Problem details —
In the article on Franco's tomb, how many political prisoners built the mausoleum at the Valley of the Fallen?

Excerpt —

Franco, Alexander and Mihajlov


Ljupco Popovski

At first, and maybe even at second sight, the connection between the Spanish dictator Francisco Franco, the ancient conqueror Alexander the Great, and the VMRO the blood-covered war leader Vanco Mihailov, is almost impossible to find. Nevertheless, the present can draw a parallel to these three figures. It is simple – confronting the past and presenting it in the present so as not to lose the future. This, in some way, connects modern Spain and modern Macedonia.

Last week, Spain’s minority socialist government decided to exhume the remains of a dictator, whose victory in the Civil War paved the way for fascist regimes in Europe and brought the world to unprecedented suffering. Franco’s tomb is set in honorary spot at a monumental memorial near Madrid called the Valley of the Fallen. The decision should be confirmed in parliament with a simple majority, and the Socialists can secure those votes despite the opposition of the two biggest right-wing parties. The Franco family has been given a deadline of 15 days, or by late August, to decide where the dictator will be reburied. The excavation of the remains is planned for the end of the year.

Spanish society, like the Macedonian one, is deeply divided by a large gap between the left-wing and the right-wing. That division has been dragging on since 1936 when General Franco organized a coup against the legitimate left-wing government and started the civil war, and with the help of fascist planes and troops from Italy and Germany, he defeated the republic. No historian, nor official authorities, can determine how many people died in this incredibly bloody and devastating fratricidal war – it is assumed that the number is at least 500,000. In 1959, Franco opened this mausoleum whose construction he commissioned, where 33,000 people from both sides were buried, with a false pathetic for reconciliation, but basically for glorifying his victory in the war. The huge basilica of the rocky hill, on which a 150-meter granite cross was raised, was designated for his eternal resting place. It was built by 20,000 political prisoners, hundreds lost their lives to build this celebration of fascism. The tomb of Franco, who died in 1975, is right next to the altar, and close to him is the tomb of the ideologue of the Spanish fascists, the leader of the infamous Spanish Phalanx, Primo de Rivera. On the shiny granite tomb of Franco’s grave, fresh flowers are laid every morning. According to European democratic standards, the whole situation is abnormal. It is unthinkable to have this kind of celebration of the dictator with a monument built by slaves in any place in Europe where there was a fascist dictatorship.
The remains of the soldiers are left at the mercy of the weather in the almost destroyed funeral chambers in the basements. Relatives of the dead Republican fighters demand that the remains of their relatives be also exhumed and reburied in family tombs so that they do not lie with their executioners, but the state and the leadership of the Benedictine priests who run the basilica do not allow it.

Recorded data —
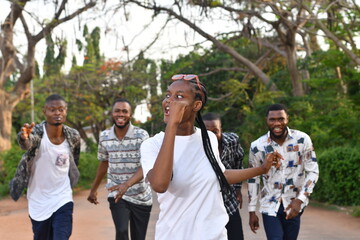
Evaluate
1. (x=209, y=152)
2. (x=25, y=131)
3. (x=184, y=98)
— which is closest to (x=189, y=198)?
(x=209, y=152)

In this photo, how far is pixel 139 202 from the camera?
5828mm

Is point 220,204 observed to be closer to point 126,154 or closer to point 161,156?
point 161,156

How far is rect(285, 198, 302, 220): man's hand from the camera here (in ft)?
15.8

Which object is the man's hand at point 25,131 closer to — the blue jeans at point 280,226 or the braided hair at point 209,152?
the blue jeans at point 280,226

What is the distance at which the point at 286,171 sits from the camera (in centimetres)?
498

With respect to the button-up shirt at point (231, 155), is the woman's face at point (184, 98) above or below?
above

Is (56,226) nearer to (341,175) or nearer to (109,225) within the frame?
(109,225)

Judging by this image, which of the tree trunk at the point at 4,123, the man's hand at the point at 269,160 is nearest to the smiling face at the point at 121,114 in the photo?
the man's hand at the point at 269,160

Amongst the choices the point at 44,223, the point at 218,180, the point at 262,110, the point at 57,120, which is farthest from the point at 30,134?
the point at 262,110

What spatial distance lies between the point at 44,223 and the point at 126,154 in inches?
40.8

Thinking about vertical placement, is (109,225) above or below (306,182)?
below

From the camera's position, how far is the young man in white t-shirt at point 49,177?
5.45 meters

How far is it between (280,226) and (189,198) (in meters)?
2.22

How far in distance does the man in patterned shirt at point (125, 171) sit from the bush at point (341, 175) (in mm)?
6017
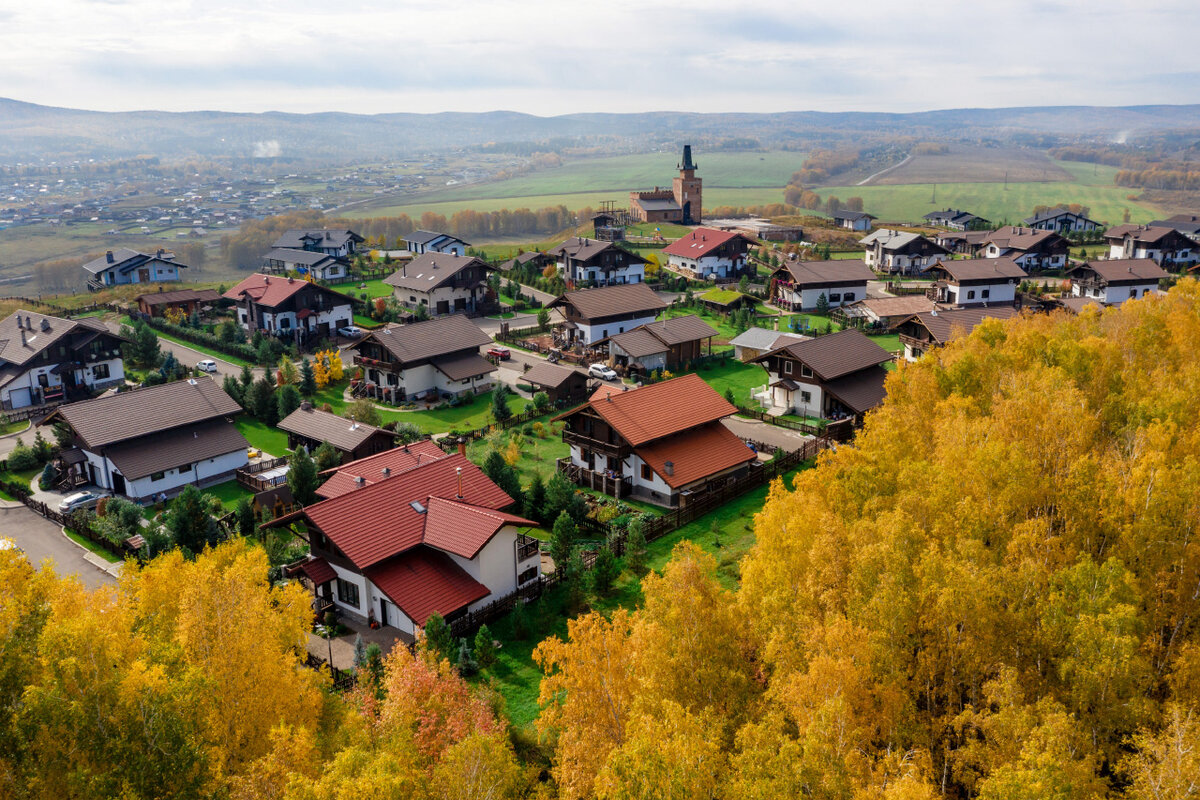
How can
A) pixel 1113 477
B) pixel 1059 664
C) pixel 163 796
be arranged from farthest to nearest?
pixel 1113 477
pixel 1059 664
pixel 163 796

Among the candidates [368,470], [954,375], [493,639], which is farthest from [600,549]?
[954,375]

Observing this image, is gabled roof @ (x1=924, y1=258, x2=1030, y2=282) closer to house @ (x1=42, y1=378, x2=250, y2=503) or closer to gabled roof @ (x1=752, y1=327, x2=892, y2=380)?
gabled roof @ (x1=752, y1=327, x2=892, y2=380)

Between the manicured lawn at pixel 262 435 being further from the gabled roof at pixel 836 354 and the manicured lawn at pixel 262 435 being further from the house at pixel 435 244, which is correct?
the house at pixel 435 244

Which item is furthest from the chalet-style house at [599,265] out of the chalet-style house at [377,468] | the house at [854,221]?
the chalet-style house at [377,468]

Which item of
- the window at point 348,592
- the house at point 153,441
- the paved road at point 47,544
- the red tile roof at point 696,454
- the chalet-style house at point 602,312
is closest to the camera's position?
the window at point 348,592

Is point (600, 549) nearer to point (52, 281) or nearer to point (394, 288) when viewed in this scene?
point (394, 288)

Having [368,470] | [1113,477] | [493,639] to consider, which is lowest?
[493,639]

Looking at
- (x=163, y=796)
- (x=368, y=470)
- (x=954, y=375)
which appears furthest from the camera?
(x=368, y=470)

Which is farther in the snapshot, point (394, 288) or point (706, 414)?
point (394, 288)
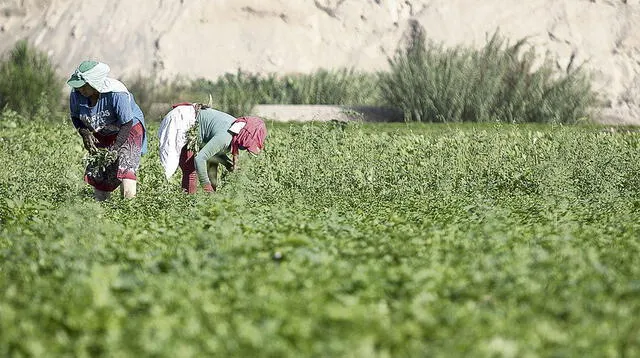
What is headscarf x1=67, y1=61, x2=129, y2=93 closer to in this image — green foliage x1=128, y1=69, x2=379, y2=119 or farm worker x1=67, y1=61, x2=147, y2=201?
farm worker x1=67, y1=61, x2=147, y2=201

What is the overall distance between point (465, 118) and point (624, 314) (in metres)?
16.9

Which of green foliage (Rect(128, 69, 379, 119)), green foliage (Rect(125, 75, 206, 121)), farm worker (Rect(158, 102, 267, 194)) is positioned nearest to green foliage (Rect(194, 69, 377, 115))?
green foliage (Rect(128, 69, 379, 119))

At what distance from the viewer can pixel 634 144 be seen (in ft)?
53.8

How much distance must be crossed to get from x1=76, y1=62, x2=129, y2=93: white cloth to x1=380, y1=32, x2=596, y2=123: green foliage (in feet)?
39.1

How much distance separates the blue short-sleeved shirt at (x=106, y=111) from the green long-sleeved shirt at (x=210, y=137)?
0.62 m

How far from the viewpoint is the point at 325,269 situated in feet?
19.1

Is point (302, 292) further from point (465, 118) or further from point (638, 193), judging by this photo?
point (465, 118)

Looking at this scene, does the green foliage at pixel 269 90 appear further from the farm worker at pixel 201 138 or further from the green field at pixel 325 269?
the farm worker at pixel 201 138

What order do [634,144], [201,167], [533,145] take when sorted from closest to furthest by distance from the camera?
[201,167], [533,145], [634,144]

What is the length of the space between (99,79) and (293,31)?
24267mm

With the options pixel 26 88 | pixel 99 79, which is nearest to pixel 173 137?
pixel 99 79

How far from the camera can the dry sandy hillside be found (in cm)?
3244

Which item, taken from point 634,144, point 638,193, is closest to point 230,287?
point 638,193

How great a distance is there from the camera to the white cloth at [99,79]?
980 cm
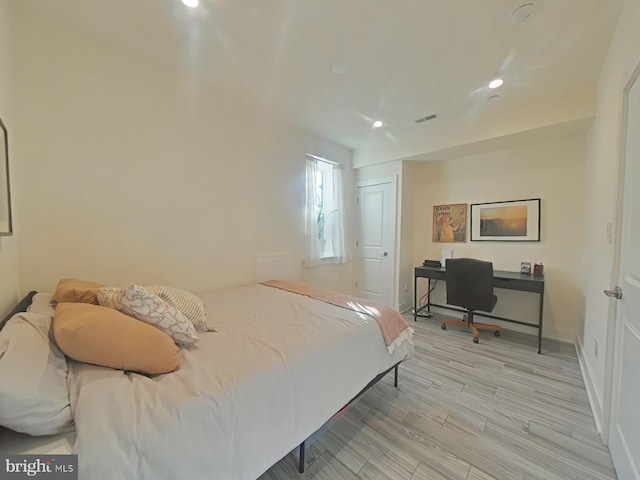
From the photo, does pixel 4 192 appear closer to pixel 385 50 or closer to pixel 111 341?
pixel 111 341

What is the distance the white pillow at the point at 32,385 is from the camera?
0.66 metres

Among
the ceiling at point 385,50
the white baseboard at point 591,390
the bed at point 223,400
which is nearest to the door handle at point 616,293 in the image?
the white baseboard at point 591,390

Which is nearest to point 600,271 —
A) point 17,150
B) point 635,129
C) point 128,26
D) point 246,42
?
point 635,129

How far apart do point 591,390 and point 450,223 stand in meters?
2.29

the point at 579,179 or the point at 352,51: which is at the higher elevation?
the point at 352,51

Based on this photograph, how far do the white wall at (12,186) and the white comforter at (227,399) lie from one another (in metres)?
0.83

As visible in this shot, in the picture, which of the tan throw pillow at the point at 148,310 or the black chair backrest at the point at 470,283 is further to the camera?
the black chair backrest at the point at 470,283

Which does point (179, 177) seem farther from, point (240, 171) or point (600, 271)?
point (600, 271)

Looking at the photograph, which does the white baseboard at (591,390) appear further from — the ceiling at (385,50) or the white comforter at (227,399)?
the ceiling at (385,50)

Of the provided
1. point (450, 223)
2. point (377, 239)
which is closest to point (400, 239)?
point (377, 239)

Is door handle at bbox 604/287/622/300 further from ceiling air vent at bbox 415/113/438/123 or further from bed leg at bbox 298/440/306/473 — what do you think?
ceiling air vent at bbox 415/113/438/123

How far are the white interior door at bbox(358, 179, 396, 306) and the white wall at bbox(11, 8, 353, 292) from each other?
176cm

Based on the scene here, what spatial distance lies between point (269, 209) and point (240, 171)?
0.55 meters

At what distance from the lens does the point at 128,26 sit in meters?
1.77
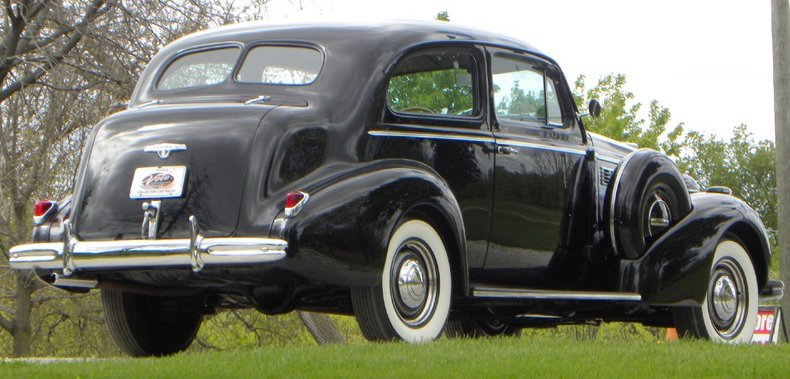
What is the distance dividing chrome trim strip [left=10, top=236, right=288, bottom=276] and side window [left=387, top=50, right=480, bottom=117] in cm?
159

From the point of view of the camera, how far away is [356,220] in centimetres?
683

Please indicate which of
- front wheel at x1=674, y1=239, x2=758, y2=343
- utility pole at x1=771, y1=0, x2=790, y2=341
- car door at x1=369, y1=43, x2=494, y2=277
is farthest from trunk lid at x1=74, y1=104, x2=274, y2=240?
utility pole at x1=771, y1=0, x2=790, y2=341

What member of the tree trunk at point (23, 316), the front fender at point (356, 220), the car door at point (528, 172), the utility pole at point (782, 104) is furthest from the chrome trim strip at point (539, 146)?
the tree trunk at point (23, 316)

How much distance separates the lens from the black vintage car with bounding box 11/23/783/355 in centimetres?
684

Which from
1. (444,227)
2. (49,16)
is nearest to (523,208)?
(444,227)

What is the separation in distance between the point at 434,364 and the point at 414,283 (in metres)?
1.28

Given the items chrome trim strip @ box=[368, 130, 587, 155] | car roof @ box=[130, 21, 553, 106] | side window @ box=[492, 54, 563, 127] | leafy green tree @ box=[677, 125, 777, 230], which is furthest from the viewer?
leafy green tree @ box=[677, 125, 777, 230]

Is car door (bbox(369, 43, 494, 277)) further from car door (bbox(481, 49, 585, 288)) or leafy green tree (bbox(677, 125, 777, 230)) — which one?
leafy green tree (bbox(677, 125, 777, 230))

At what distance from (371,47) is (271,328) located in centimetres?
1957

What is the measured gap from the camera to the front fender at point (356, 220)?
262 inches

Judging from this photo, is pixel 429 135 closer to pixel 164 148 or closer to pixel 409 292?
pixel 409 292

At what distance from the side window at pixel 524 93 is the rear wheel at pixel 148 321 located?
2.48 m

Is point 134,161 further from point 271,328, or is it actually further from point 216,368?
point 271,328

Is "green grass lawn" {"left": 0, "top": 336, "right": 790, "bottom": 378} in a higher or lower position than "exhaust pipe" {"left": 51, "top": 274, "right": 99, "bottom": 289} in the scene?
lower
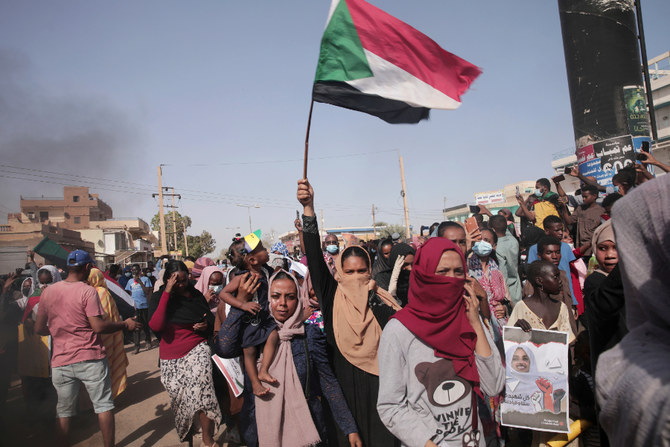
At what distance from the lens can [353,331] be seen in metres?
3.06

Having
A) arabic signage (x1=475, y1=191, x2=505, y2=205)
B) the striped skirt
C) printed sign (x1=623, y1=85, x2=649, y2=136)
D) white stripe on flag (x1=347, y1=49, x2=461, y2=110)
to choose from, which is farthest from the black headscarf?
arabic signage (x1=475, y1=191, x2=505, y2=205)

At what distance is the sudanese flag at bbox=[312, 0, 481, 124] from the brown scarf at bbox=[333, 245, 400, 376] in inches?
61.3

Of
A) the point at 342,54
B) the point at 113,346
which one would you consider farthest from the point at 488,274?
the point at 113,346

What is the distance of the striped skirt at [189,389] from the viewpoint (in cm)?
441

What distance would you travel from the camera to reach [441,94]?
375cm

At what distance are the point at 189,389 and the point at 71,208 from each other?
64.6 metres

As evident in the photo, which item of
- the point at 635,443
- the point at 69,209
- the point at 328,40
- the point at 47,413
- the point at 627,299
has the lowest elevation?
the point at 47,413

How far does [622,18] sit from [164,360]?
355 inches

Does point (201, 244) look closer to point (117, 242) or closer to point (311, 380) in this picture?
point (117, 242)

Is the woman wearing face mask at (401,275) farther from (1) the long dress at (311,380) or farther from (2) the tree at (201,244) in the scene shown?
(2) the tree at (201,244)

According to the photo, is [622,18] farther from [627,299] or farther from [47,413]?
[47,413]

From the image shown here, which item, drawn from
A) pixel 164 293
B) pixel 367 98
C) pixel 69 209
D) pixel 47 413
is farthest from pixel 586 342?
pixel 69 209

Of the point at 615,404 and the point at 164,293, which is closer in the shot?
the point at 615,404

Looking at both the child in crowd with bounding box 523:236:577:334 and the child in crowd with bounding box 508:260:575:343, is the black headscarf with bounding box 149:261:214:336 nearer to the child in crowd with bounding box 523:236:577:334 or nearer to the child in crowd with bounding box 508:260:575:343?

Problem solution —
20,000 political prisoners